The Federal Communications Commission’s 1968 Carterfone order illustrates how to craft a rule that harmonizes security (and privacy) with the procompetitive effects of interoperability. At the height of its monopoly control over telecommunications, AT&T argued that reliable operation of the telephone network required their “absolute control over the quality, installation, and maintenance of all parts of the system,” and therefore banned all third-party devices from its network. To “divide the responsibility for assuring that each part of the system is able to function effectively,” argued AT&T, would inevitably create a poorer experience for customers.[6] When Carterfone, a competing maker of specialized telephone equipment, asked to be allowed to connect to the phone network, the FCC rejected AT&T’s broad presumption that any interoperability would create inherent risks to the operation of the network. AT&T could only refuse to interoperate, the FCC ruled, in specific cases where it could show actual harm.

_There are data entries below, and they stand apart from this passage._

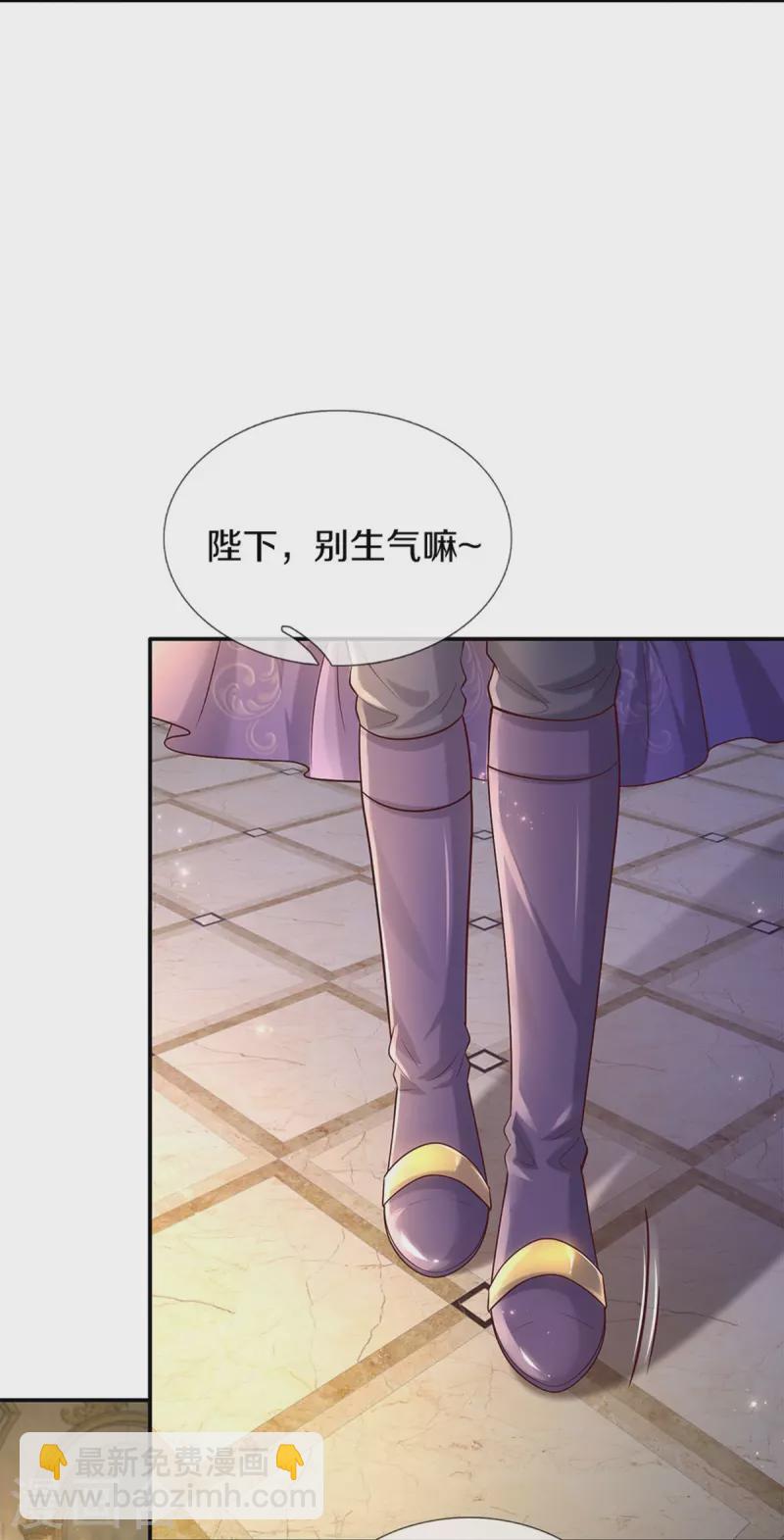 第528话 招小侍女咯17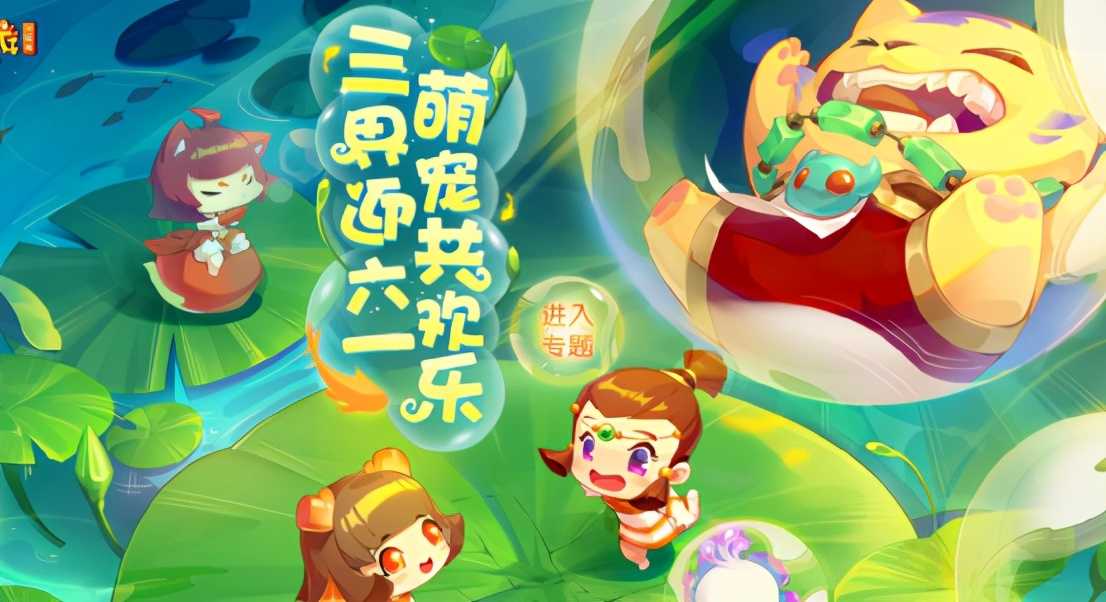 梦想西部之旅：欢迎六一，保持童心！特殊环形任务介绍的详细说明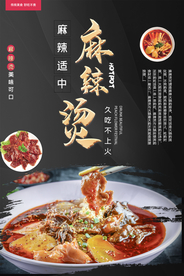 麻辣烫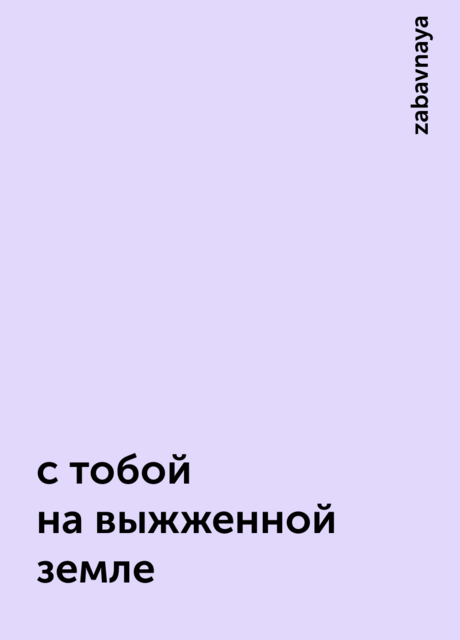 с тобой на выжженной земле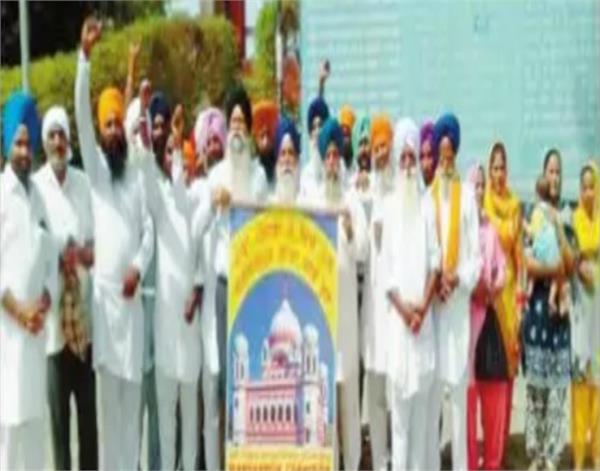 gurdaspur byelection  kartarpur rasta  congress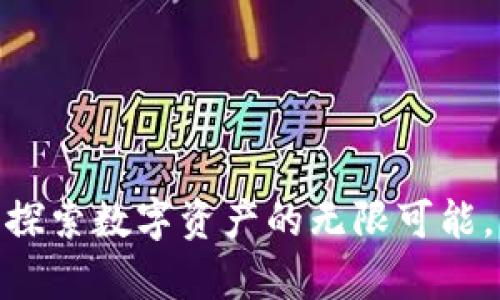 小狐狸钱包5.9.1：探索数字资产的无限可能，开启你的财富旅程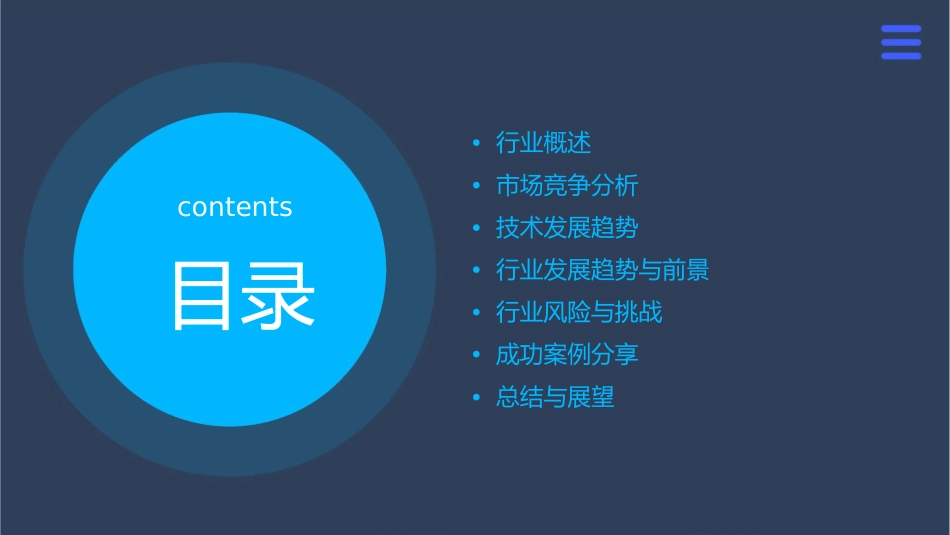 环保设备行业分析报告课件_第2页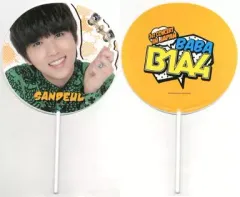 2026年最新】B1A4 サンドゥル の人気アイテム - メルカリ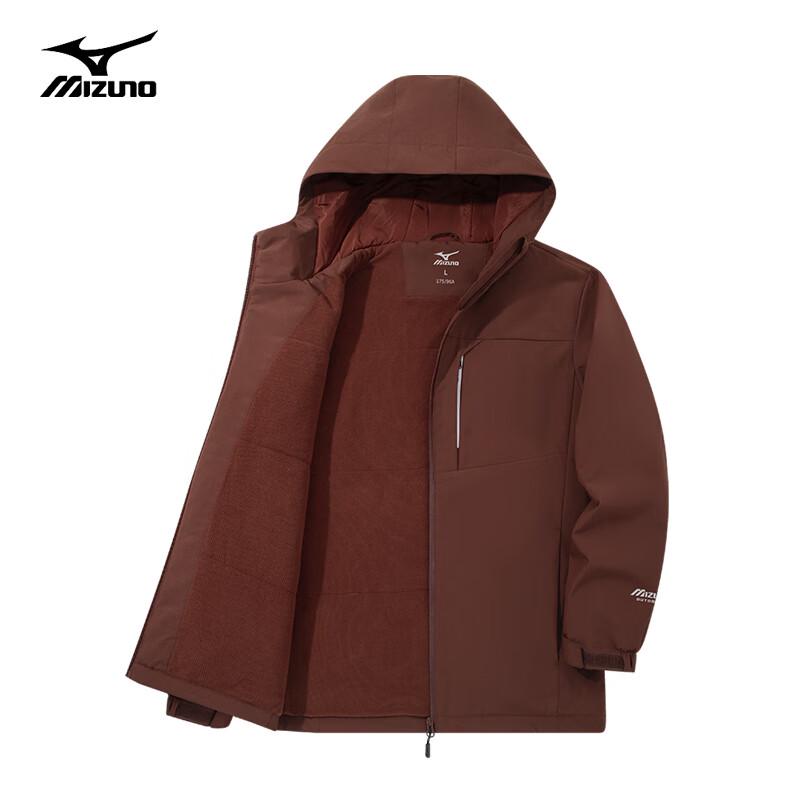 Mizuno Men's Hooded Outdoor Padded Jacket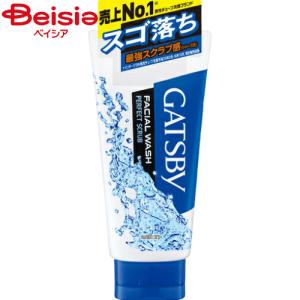 イルカ肌セット PINCHER multi cleanse PINCHER skin clear gel マルチ
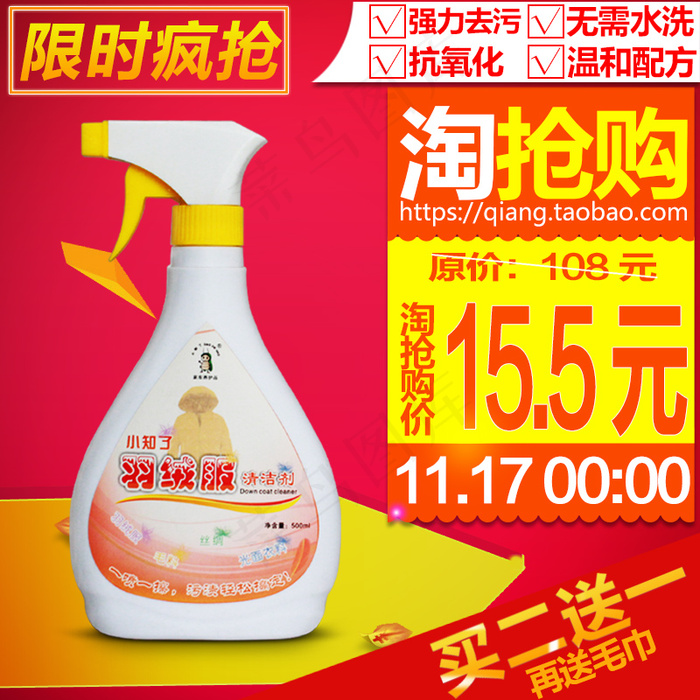 羽绒服清洁剂淘抢购主图PSD下载psd模版下载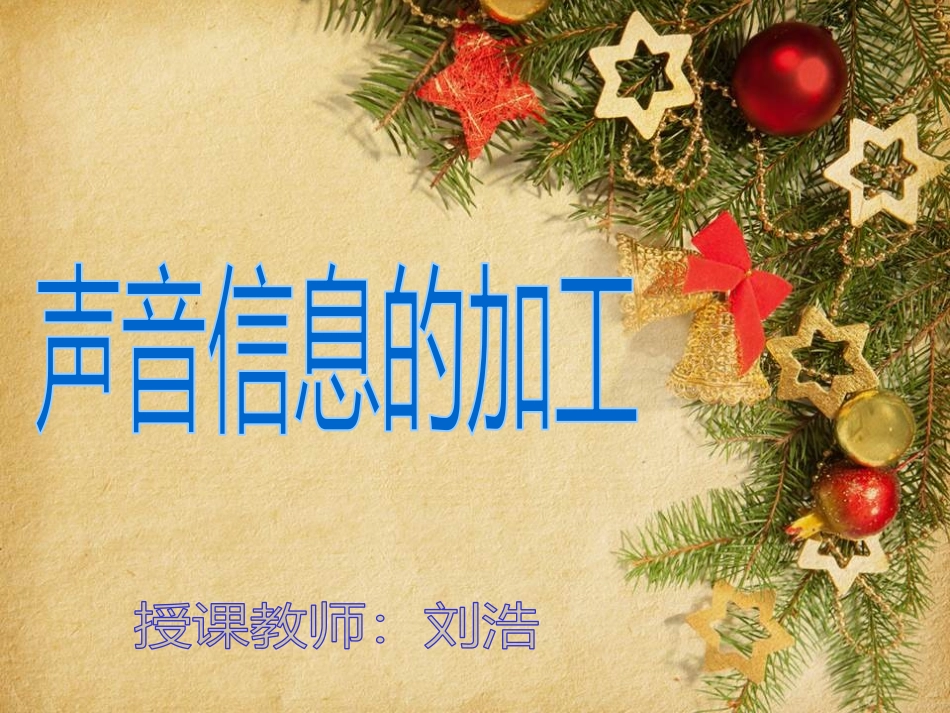 3.2.3音频_第1页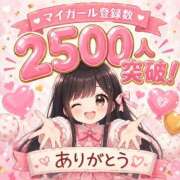 ヒメ日記 2026/05/18 18:49 投稿 りお 神栖レッドダイヤ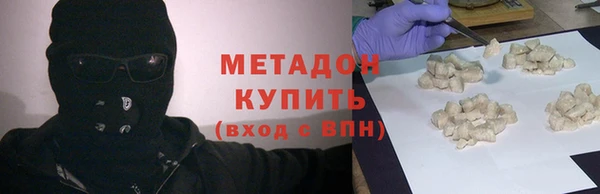 бутират Горняк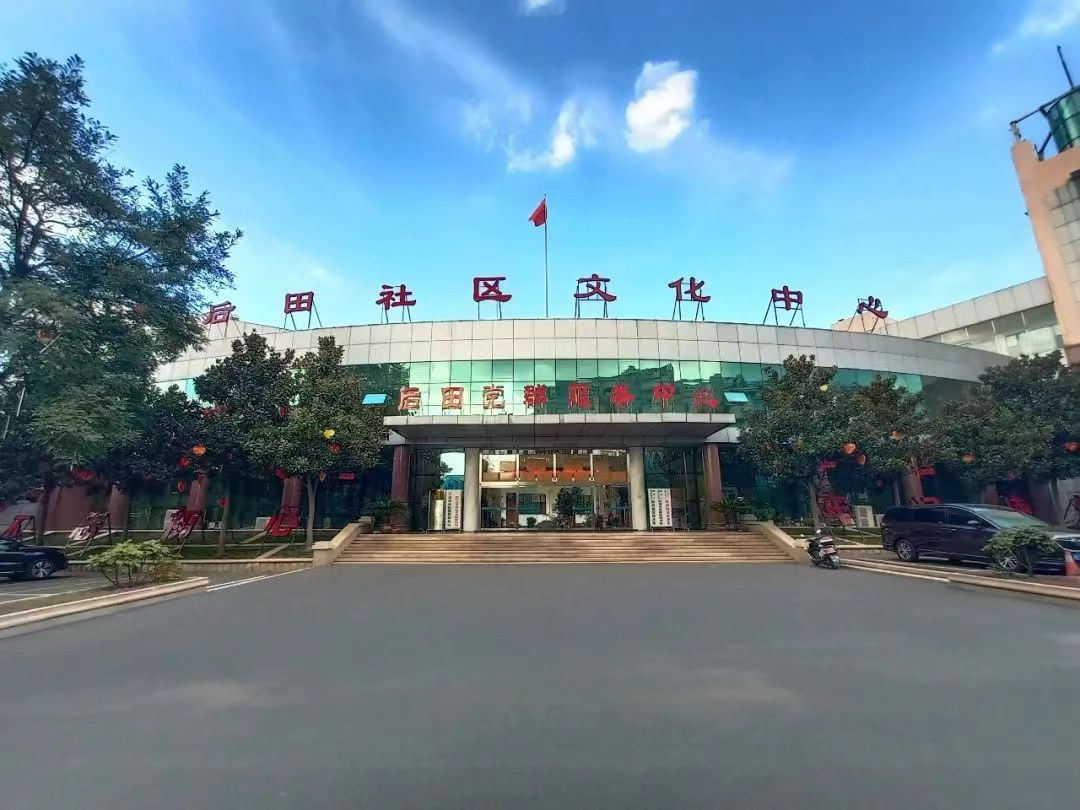 村村有好戏·强化党建引领 | 城阳街道后田社区2023年的回响，2024年的展望—党建篇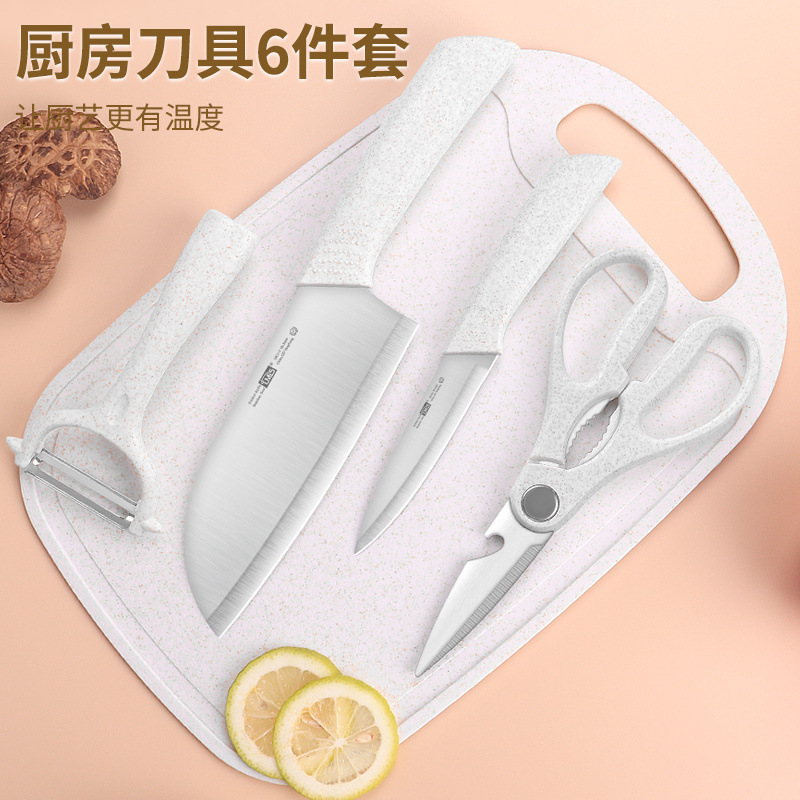 Kitchen knife and chopping board cutting set, meat slice knife, sharpenable kitchen fruit knife, super sharp household knife, special knife for dormitory ladies full figure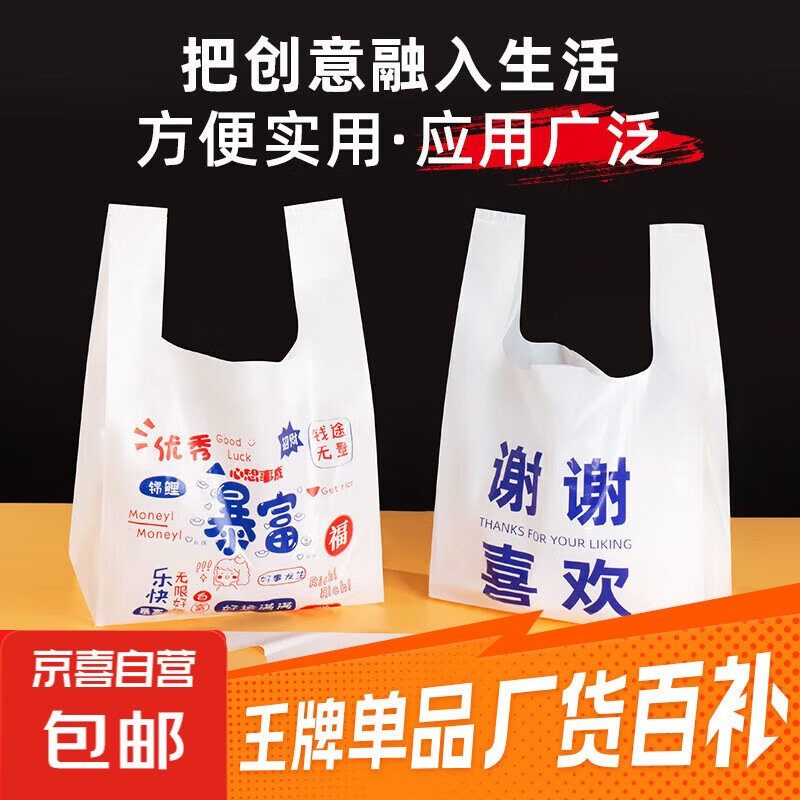 3.99一次性打包袋50只 3.99喜庆地垫40cm*60cm 3.99洗碗手套1双装 - 线报酷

Requirements for interoperability — or requiring a firm not to stand in the way of it — are important tools that should be in every antitrust enforcer’s toolbox. Crafted carefully, they can unlock competition to better serve technology users.
[1] Competition Director, Electronic Frontier Foundation.
[2] https://www.eff.org/deeplinks/2021/06/new-access-act-good-start-heres-how-make-sure-it-delivers.
[3] See Dina Srinivasan, “The Antitrust Case against Facebook,” 16 Berkeley Bus. Law. J. Vol. 1 (2019).
[4] Government actions include United States v. Google LLC, No. 1:20-cv-03010 (D.D.C. 2020); State of Texas et al. v. Google LLC, No. 1:21-06841-PKC (S.D.N.Y. 2021); State of Utah et al. v. Google, LLC, No. 3:21-cv-05227-JSC (N.D. Cal. 2021); Federal Trade Commission v. Meta Platforms Inc., No. 1:20-cv-03590-JEB (D.D.C. 2020). Private suits have included Epic Games v. Apple, No. 21-16506 (9th Cir. 2021); Wolfire Games LLC v. Valve Corp., No. 2:21-cv-00650-JCC (W.D. Wa. 2021).
[5] Cory Doctorow, “Interoperable Facebook,” Electronic Frontier Foundation (Sep. 2022), https://www.eff.org/interoperablefacebook.
[6] In the Matter of Use of the Carterfone Device in Message Toll Tel. Serv., 13 F.C.C. 2d 420, 424 (1968).